Şara ABD’yle teröre karşı savaşacak

Önceki yazımızda “ABD’ye vize İsrail’den geçer” başlığını tercih etmiştik. Doğru bir başlık kullandığımızı teyit ettiler. Mart 2015’te o vakitler “El-Colani” denilen teröristin lideri olduğu ve El-Kaide/DEAŞ ile organik bağı olan El-Nusra örgütü, Mart 2015’te “Fetih Ordusu”na dâhil oldu. Fetih Grubu, Suriye, İsrail, Ürdün bölgesinde savaşan silahlı örgütlerin oluşturduğu “Güney Cephesi” isimli grubun başarısından ilham almıştı.

Birçok mahalli ve yabancı kaynaklar “Fetih Ordusu’nun 2015’te Suudi-Türkiye-Katar işbirliği ve koordinasyonuyla” kurulduğunu iddia etmişlerdi. 13 Ekim 2018’de İstanbul’da “Suudi Veliaht Muhammed Bin Selman’ın emriyle Türkiye’ye gönderilen özel bir tim tarafından infaz edilen”, Medine doğumlu, Suudi El-Arabiye gazetesi eski direktörü, Suudi Hanedanlığı hakkında çarpıcı iddialar ortaya atan, 2017’de Suudi Arabistan’dan kaçan Cemal Kaşıkçı, Fetih Ordusu’nun bir “Suudi-Türkiye istihbarat oluşumu” olduğunu iddia etmişti.

TERÖR-TALAN-TAKSİM

Fetih Ordusu’nu oluşturan grupların tümü BM ve Uluslararası Camia tarafından terör örgütleri olarak listelenmişlerdi. Bunlar; Ahrar-El Şam, El Nusra Cephesi, Liva el-Hak, Şam Lejyonu, Cund-el Aksa, Ceyş el-Sünni ve Ecned el-Şam olarak açıklanmıştı. Fetih Ordusu, Mart 2011’de başlayan 3 T amaçlı “Terör, Talan ve Taksim” savaşı sonrasında İdlib, Mart 2015’e kadar Esad’ın yönetimindeki Suriye Ordusu’nun kontrolünde kaldı. Başta Türkiye’ye sınır İdlib olmak üzere Türkiye, Lübnan, Irak, İsrail ve Ürdün sınır bölgelerinin Suriye Devleti’nin kontrolünde kalması demek Suriye’ye taşınacak yabancı savaşçılar, silah, gümrük kapıları, ticaret ve para desteğinin aksaması ve Suriye için tasarlanan planların darbe almasına sebep olacaktı.

→ **Sağlanan Veriler**
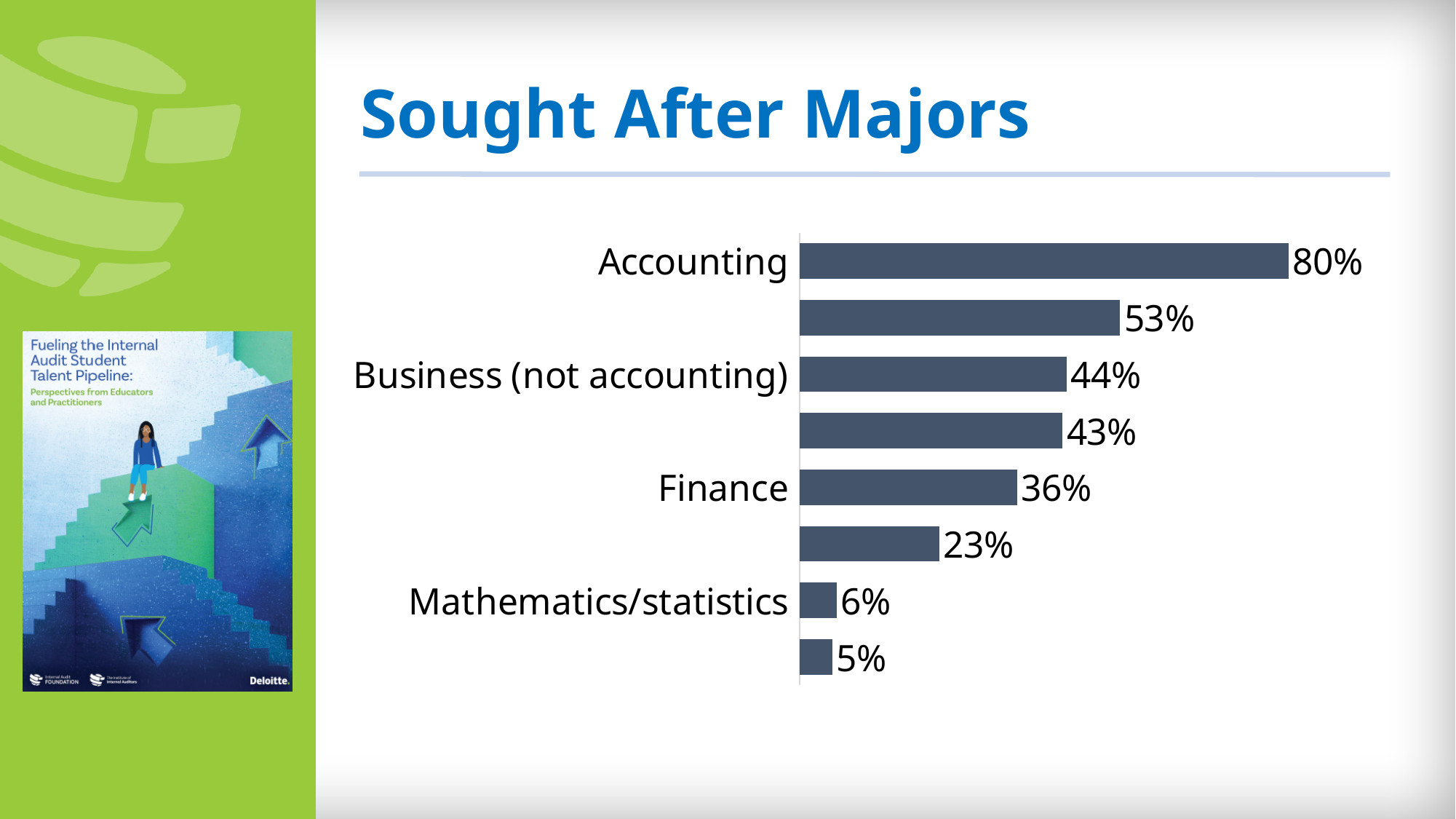
What is the lowest value shown on the chart? 5% How many bars are shown on the chart? 8 Which is larger, the value for Finance or the value for Mathematics/statistics? Finance What is the difference between the values for Business (not accounting) and Finance? 8% Which major has the highest value? Accounting What is the value for Accounting? 80% What is the difference between the values for Accounting and Finance? 44% What is the value for Finance? 36% What kind of chart is shown on the slide? bar chart What is the value for Business (not accounting)? 44% What is the title of the slide? Sought After Majors What is the value for Mathematics/statistics? 6%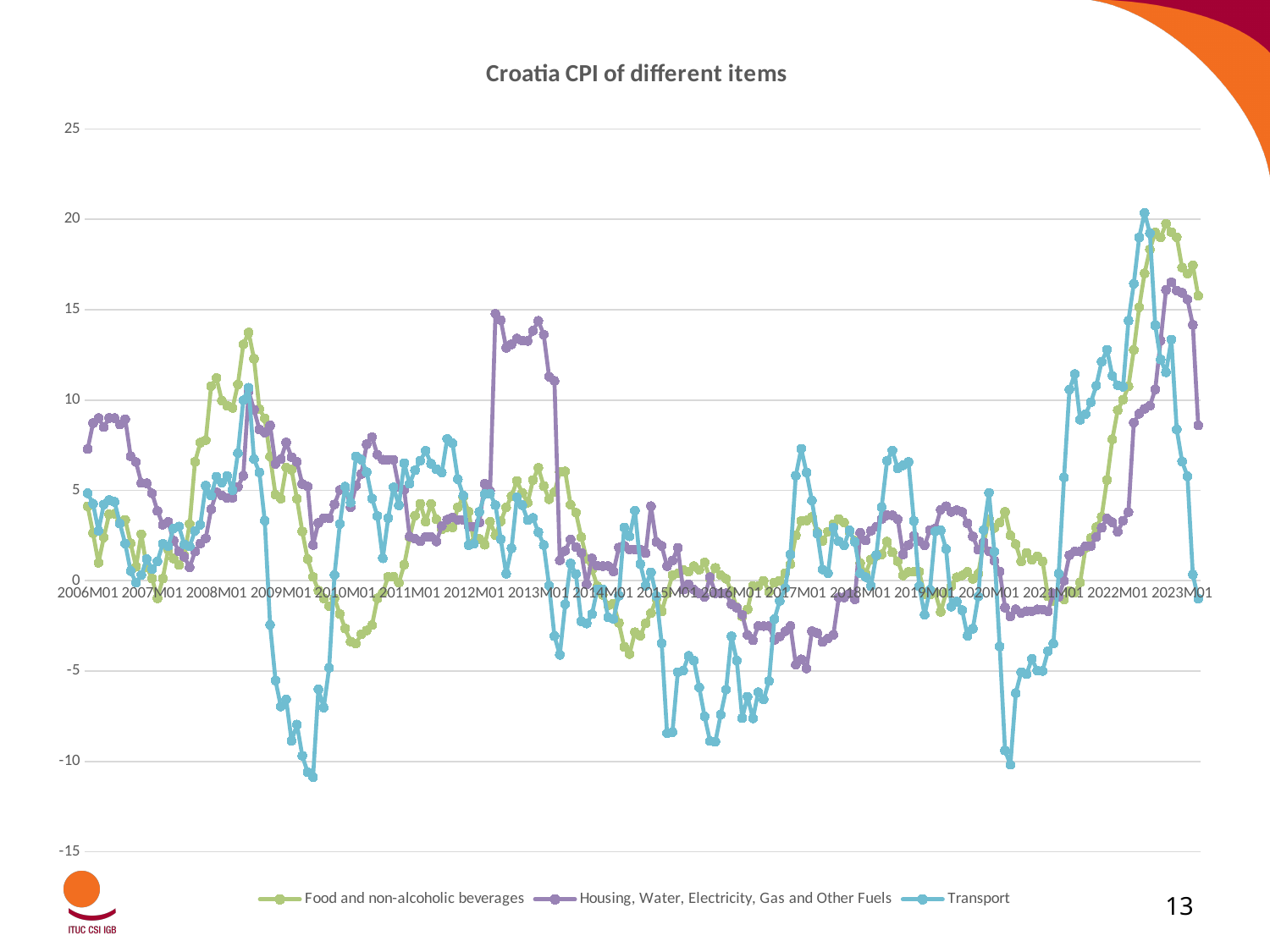
Which series reaches the lowest value anywhere on the chart? Transport What kind of chart is shown on the slide? Line chart Is the lowest value of the Transport series around 2009 greater or less than -10? less Is the peak of the Transport series around 2022 greater or less than 15? greater How many year labels are shown along the x axis? 18 What is the title of the chart? Croatia CPI of different items Between 2012M01 and 2013M01, which series has the higher values: Housing, Water, Electricity, Gas and Other Fuels or Food and non-alcoholic beverages? Housing, Water, Electricity, Gas and Other Fuels What is the highest value shown on the vertical axis? 25 How many series does the legend list? 3 Is the peak of the Food and non-alcoholic beverages series around 2023M01 greater or less than 15? greater Does the Food and non-alcoholic beverages series rise or fall between 2022M01 and 2023M01? Rise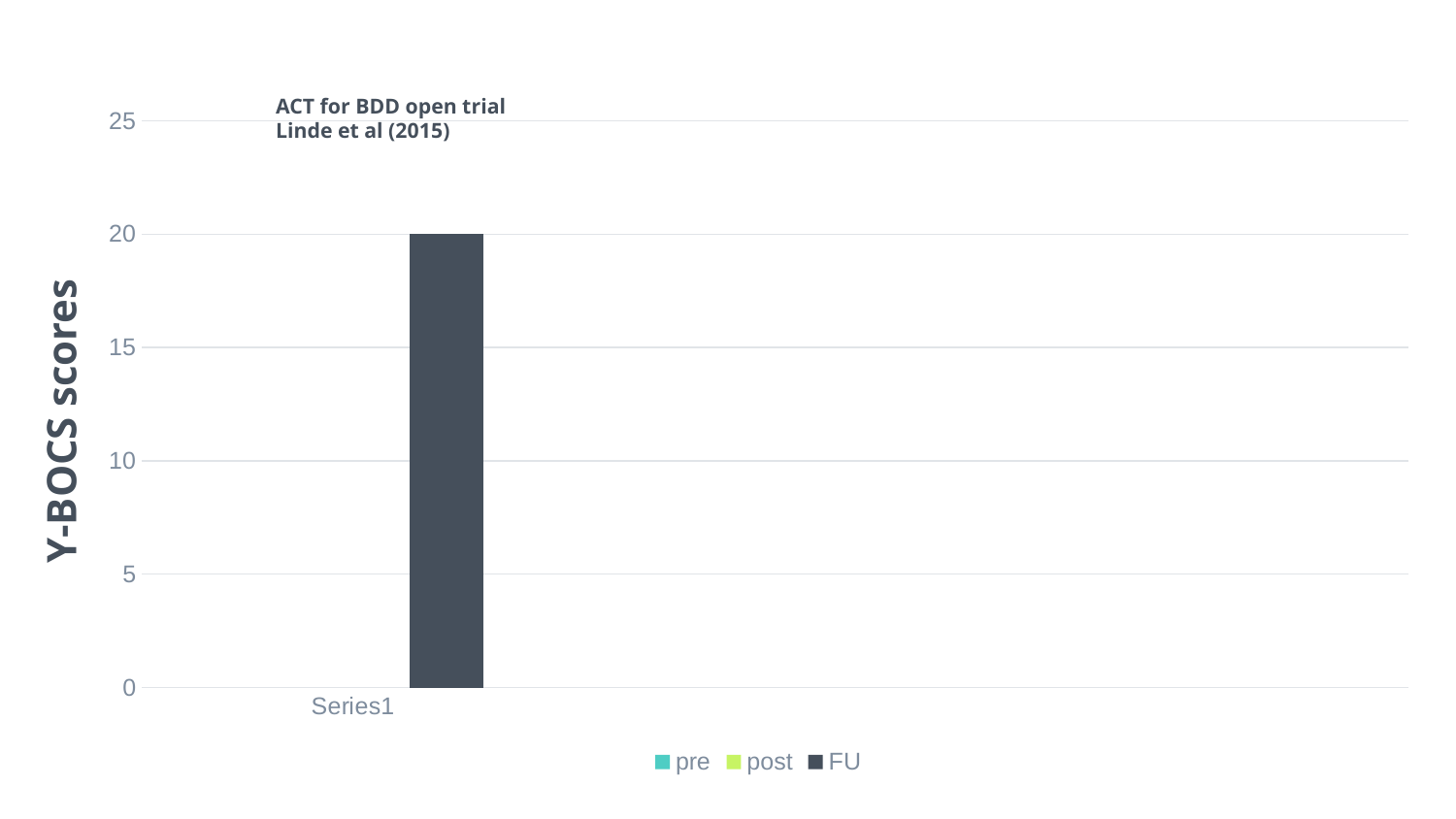
How many categories are shown on the x axis? 1 How many series does the legend list? 3 Is the FU value for Series1 greater or less than 25? less Is the FU value for Series1 greater or less than 15? greater What is the label of the y axis? Y-BOCS scores What kind of chart is shown on the slide? bar chart What is the FU value for Series1? 20 What study is named in the text above the chart? ACT for BDD open trial Linde et al (2015)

→ **Çalışma Soruları**
**1.** İnceleme metninden "Fetih Ordusu’nu oluşturan" sözlerinin yer aldığı yerden başlayıp "almasına sebep olacaktı." sözlerinden sonra durarak ilgili bölümü olduğu gibi aktarınız.
**2.** İnceleme metnine göre El-Nusra örgütü hangi tarihte Fetih Ordusu'na dâhil olmuştur?
**3.** Fetih Ordusu ve Suriye konulu inceleme metnini, son cümlesinden sonra gelecek kısmı yazarak tamamlayınız.

→ **Maddelere Göre Cevaplar**
**1.**
Fetih Ordusu’nu oluşturan grupların tümü BM ve Uluslararası Camia tarafından terör örgütleri olarak listelenmişlerdi. Bunlar; Ahrar-El Şam, El Nusra Cephesi, Liva el-Hak, Şam Lejyonu, Cund-el Aksa, Ceyş el-Sünni ve Ecned el-Şam olarak açıklanmıştı. Fetih Ordusu, Mart 2011’de başlayan 3 T amaçlı “Terör, Talan ve Taksim” savaşı sonrasında İdlib, Mart 2015’e kadar Esad’ın yönetimindeki Suriye Ordusu’nun kontrolünde kaldı. Başta Türkiye’ye sınır İdlib olmak üzere Türkiye, Lübnan, Irak, İsrail ve Ürdün sınır bölgelerinin Suriye Devleti’nin kontrolünde kalması demek Suriye’ye taşınacak yabancı savaşçılar, silah, gümrük kapıları, ticaret ve para desteğinin aksaması ve Suriye için tasarlanan planların darbe almasına sebep olacaktı.

**2.** Mart 2015'te.

**3.**
Suriye’nin 3 T’yi engellemesi demek ABD, İngiltere ve İsrail’in bölge için BOP ve BİP çerçevesinde şekillenen arzularının rafa kalkması demekti. Bu asla kabul edilebilecek bir sonuç olmayacaktı.

Bu sebeple legal, illegal, terör listesinde veya değil sahadaki tüm örgütler en gelişmiş silahlarla ve büyük bütçelerle desteklendi. Ekim 2017’de Katar eski Başbakanı Hamad Bin Casim yaptığı açıklamada: “Suudi Arabistan, Suriye dosyasını Katar’a bıraktı

Doha bu dosyayı elde etti ve Katar’ın bu dosyanın kendisine bırakıldığına ilişkin birçok delil bulunmaktadır. Katar’ın Suriye’deki silahlı gruplara verdiği askeri destek, ABD’yle işbirliği yapılarak Türkiye’ye ulaşıyor ve her şey Amerika, Türkiye ve Arabistan güçlerince paylaştırılıyordu. ABD, Körfez ülkelerinden Esad’ın devrilmesi için 1 trilyon dolar bütçe talebinde bulundu. Bu hedef için Katar 137 milyar dolar harcadı.” demişti. Fetih Ordusu’na ABD yapımı optik olarak izlenebilen TOW füzeleri verildi ve El-Nusra’nın ardından HTŞ İdlib ve çevre bölgelerine hakimiyet sağladı. Süreç içinde İHA ve SİHA’lar dahil muhtaç olduğu tüm silahlar, paralar ve ticaret altın tepside sunuldu.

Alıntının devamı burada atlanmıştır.